### [Your task]
Set down each entry below exactly as written, keeping the pictures out.

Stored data
Segment Open
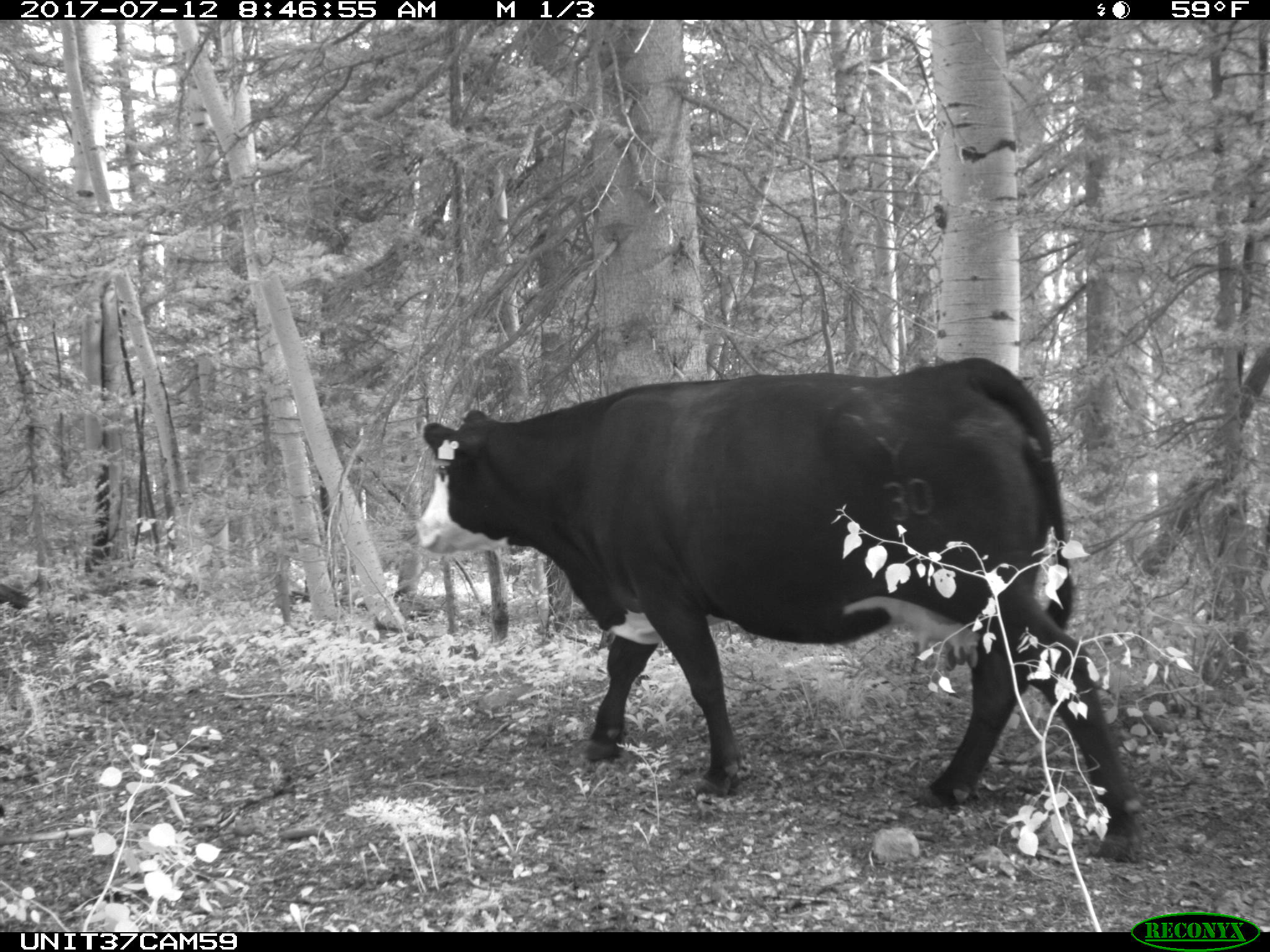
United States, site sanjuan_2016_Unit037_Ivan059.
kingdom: Animalia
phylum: Chordata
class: Mammalia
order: Artiodactyla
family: Bovidae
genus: Bos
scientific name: Bos taurus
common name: domestic cow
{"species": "Bos taurus (domestic cow)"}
Segment Closed
### [Exercise answer]
United States, site sanjuan_2016_Unit037_Ivan059.
kingdom: Animalia
phylum: Chordata
class: Mammalia
order: Artiodactyla
family: Bovidae
genus: Bos
scientific name: Bos taurus
common name: domestic cow
{"species": "Bos taurus (domestic cow)"}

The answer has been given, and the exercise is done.